COLOMBIE – Le retour à la paix en 180 jours

La signature des accords de paix entre le gouvernement de Juan Manuel Santos et les Forces armées révolutionnaires de Colombie – Armée du peuple (FARC-EP) étaient une étape importante pour la Colombie, après 53 ans de conflit. Comme le montre ce texte, la mise en application des accords constitue un nouveau défi pour les partisans de la paix qui doivent faire face à une série d’obstacles et de résistances. L’auteur, Javier Calderón Castillo, est chercheur au Centre stratégique latino-américain de géopolitique (CELAG pour son sigle en espagnol), sur le site duquel a été publié ce texte le 3 juin 2017.


Passés les 180 premiers jours depuis le début du processus de mise en application de l’accord de paix, marqué par de nombreux obstacles et polémiques, il est important de faire une synthèse critique de la situation de ce qui a été décidé entre les parties (État-FARC-EP). Les points les plus importants de l’accord sont : la destruction de l’armement guérillero, actuellement en phase de stockage sous le contrôle de l’ONU, et l’élaboration de l’appareil institutionnel, juridique et budgétaire nécessaire à la mise en œuvre des centaines d’engagements contractés par l’État colombien.

Les derniers six mois ont montré que la mise en œuvre de l’accord de paix constitue un défi plus grand que la négociation : au cours de 53 années de guerre les fonctionnaires ont été formés au combat contre « l’ennemi intérieur » et il leur est difficile de changer leur mentalité bureaucratique et belliciste, d’autant plus que le gouvernement ne donne pas de directions rapides et claires pour le respect des accords. La paix se heurte en outre à la corruption, à la tradition bien ancrée d’interpréter les lois, à la forte collusion entre violence paramilitaire et statu quo dans certaines communes et départements, et à la profonde démoralisation sociale due à la situation économique et professionnelle que vit la majeure partie des gens, une dure réalité qui ne trouve pas d’apaisement dans le processus de paix.

Ces six mois de mise en application de l’accord de paix démontrent que la sphère politique colombienne est blessée par la guerre et qu’une partie significative du personnel politique, des entrepreneurs et des médias ne souhaitent pas guérir parce qu’ils ont trouvé dans la guerre une manière trouble de manipuler les sentiments et les passions des citoyens pour gagner des voix, de l’argent et des pourcentages de popularité.

1.-Avancées au compte-goutte

Le dernier jour de validité des facultés présidentielles spéciales octroyées par le Congrès de la République, le président Juan Manuel Santos a signé 34 décrets-lois qui constituent une bouffée d’air frais dans l’application de l’accord de paix – paralysée jusqu’alors par de multiples obstacles législatifs, institutionnels et judiciaires –, et doivent générer les conditions nécessaires à la transformation des FARC-EP en un parti, avec les pleines garanties constitutionnelles, qui avec son programme et son idéologie commence à se situer sur la scène politique et culturelle.
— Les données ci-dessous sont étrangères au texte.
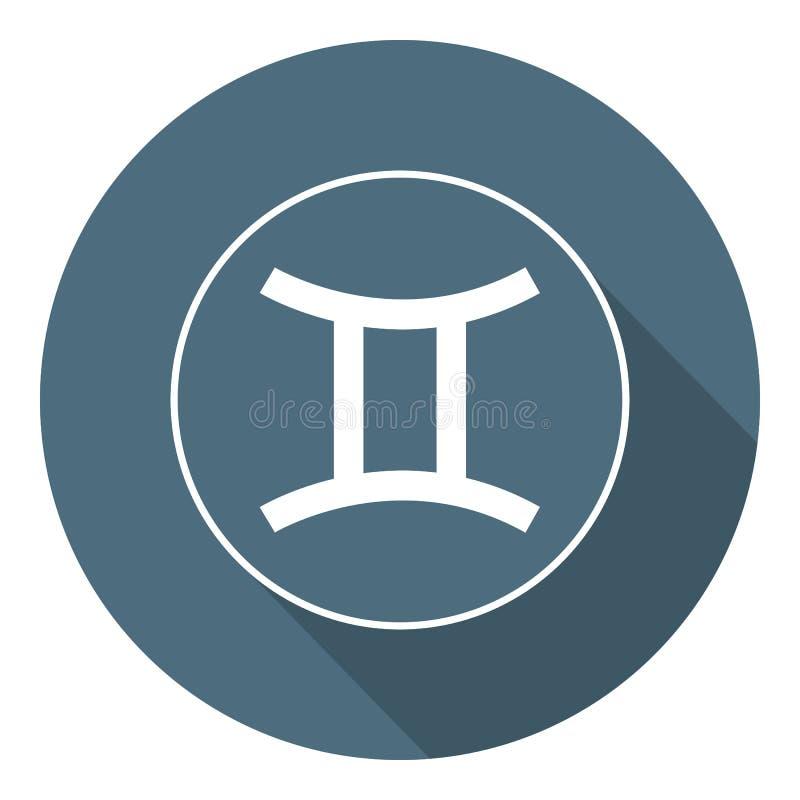 Gemini Icon Astrologisk vektor, horoskoptecken Zodiaksymbol Luftbest?ndsdel Plan stil etikett Vektorillustration f?r ditt stock illustrationer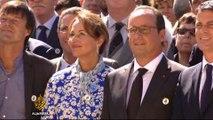 Hollande's China trip key to global climate talks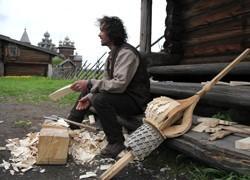 http://www.archi.ru/files/img/news/large/89861.jpg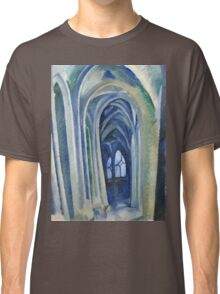 Robert Delaunay - Saint-Severin. Abstract painting: abstraction, geometric, expressionism, composition, lines, forms, creative fusion, music, kaleidoscope, illusion, fantasy future Classic T-Shirt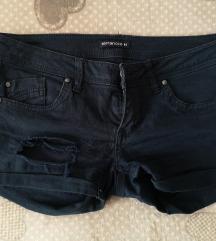 Kratke tamno plave hlače S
Ces décrets doivent permettre de lancer la réforme rurale intégrale, la réforme du système politique et d’achever de mettre sur pieds la Justice spéciale pour la paix, aujourd’hui en danger du fait des méandres juridiques dans lesquels les opposants tentent de faire s’enliser les accords.
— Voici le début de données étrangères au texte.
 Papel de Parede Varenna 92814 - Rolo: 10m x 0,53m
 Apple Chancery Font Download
Pour concrétiser la paix est nécessaire, entre autres choses, une nouvelle architecture institutionnelle car la structure de la nation a été façonnée par l’économie de guerre et dépend, dans de nombreux territoires, de pouvoirs de facto soutenus par les paramilitaires. Avec ces 34 décrets, le gouvernement réalise des avancées décisives sur les six points-clés de l’accord – réforme rurale, participation politique, cultures illicites, victimes-vérité, réintégration et abandon des armes, et mise en application. Concernant le thème de la réforme rurale intégrale (RRI), de nombreux décrets ont été publiés (n° 882, 884, 890, 893, 902, 29 mai 2017), qui ouvrent la voie au développement de la réforme rurale [1], avec le service éducatif rural d’État qui permet d’embaucher plus d’enseignants, les fonds fonciers, les Programmes de développement à orientation territoriale (PEDT en espagnol) qui doivent fournir une aide financière et technique à l’agriculture et à l’élevage, et répondre à d’autres besoins en infrastructures rurales, comme le réseau électrique.
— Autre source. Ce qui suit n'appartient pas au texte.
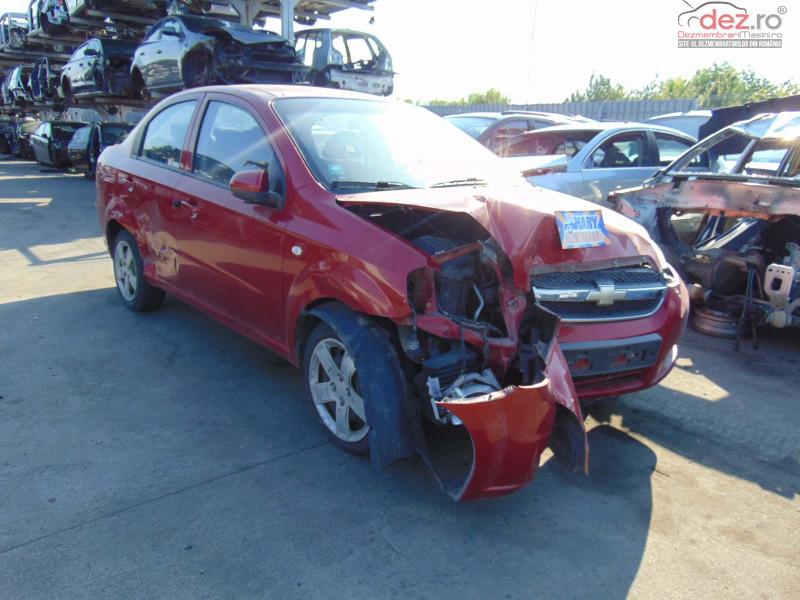 Dezmembram Chevrolet Aveo 1 4i Tip Motor F14d3 Fabricatie 2008 Dezmembrări auto în Bucov, Prahova Dezmembrari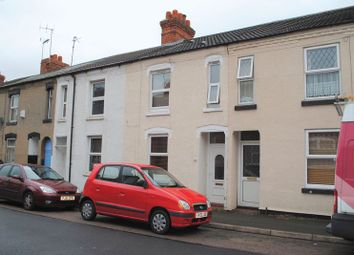Thumbnail 3 bed terraced house for sale in Glassbrook Road, Rushden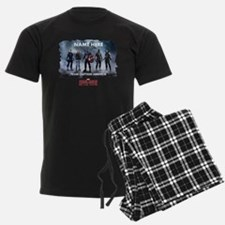Team Captain America Group Per Pajamas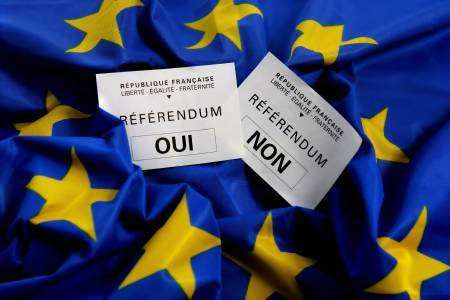 Referendum-Union-Europeenne.jpg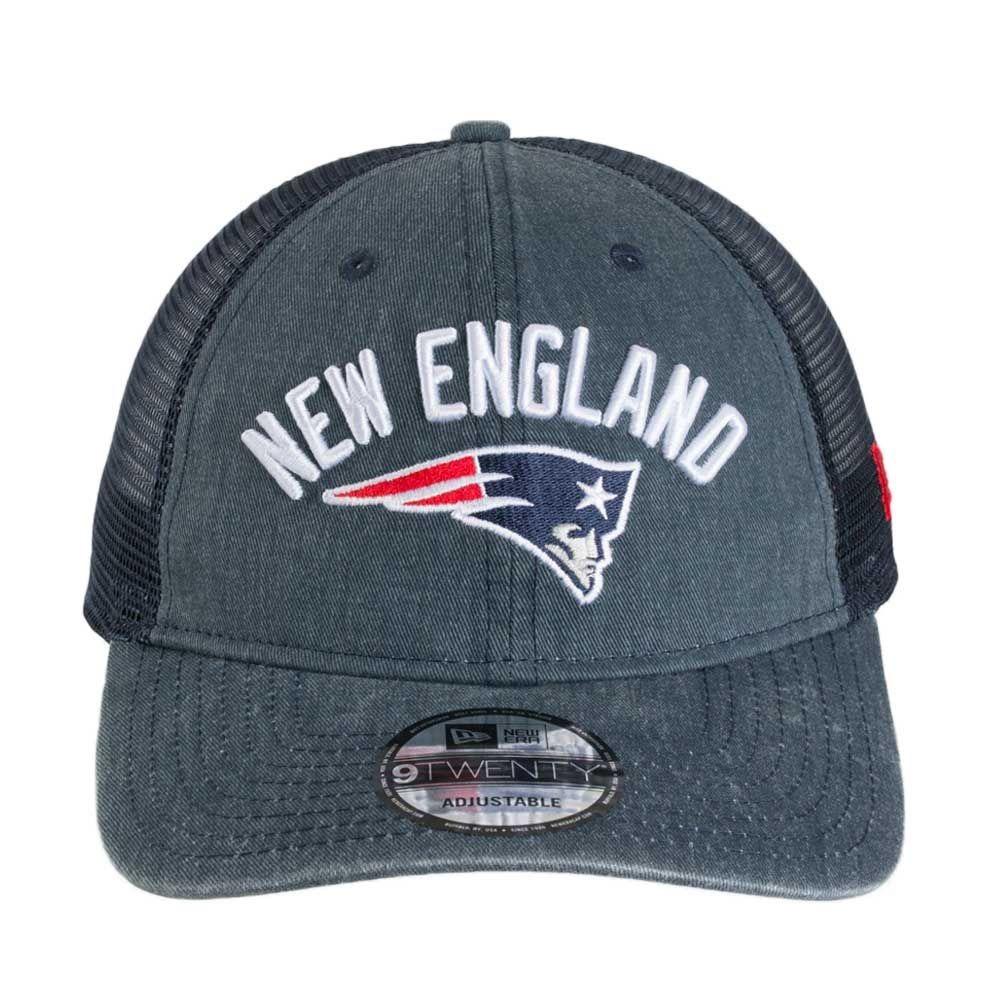 45a1d04d46920 Gorra New Era New England Patriots Trucker -   799.00 en Mercado Libre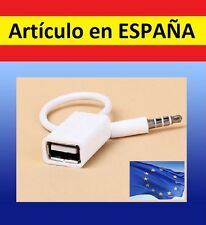 Cable adaptador jack 3.5mm macho & hembra USB coche salida aux radio audio 3,5mm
En ce qui concerne la participation, le Décret 895 crée le « système de sécurité pour l’exercice de la politique », qui comprend des mesures de sécurité pour les personnes intégrant le nouveau parti des FARC-EP et pour les membres d’autres mouvements sociaux et populaires victimes de menaces et d’assassinats [2]. Il reconnaît les conditions nécessaires à un exercice digne de l’activité politique et apporte des garanties pour prévenir toute forme de stigmatisation et de persécution de l’opposition. Dans le prolongement du décret antérieur, le Décret 898 procède à une restructuration du Parquet général de la Nation [3] avec la création d’une « Unité spéciale d’investigation pour le démantèlement des organisations et conduites criminelles responsables d’homicides et de massacres, qui portent atteinte aux défenseur.e.s des droits humains, aux mouvements sociaux et politiques ». Le Congrès de la République doit désormais approuver le texte définissant le nouveau système politique et électoral qui concrétisera l’ouverture démocratique.

Avec le décret 896 (29 mai) l’État réaffirme sa volonté transformer sa politique répressive envers la paysannerie en ce qui concerne la lutte contre les cultures à usage illicite.Il crée un « Programme national intégral de substitution des cultures à usage illicite » (PNIS), à la charge du Haut Conseil pour l’après-conflit, dont l’objectif est d’encourager la substitution volontaire de ces cultures par le biais de programmes et de projets cherchant à favoriser la sortie de la pauvreté et la marginalité pour les familles paysannes qui tirent leur subsistance de ces cultures.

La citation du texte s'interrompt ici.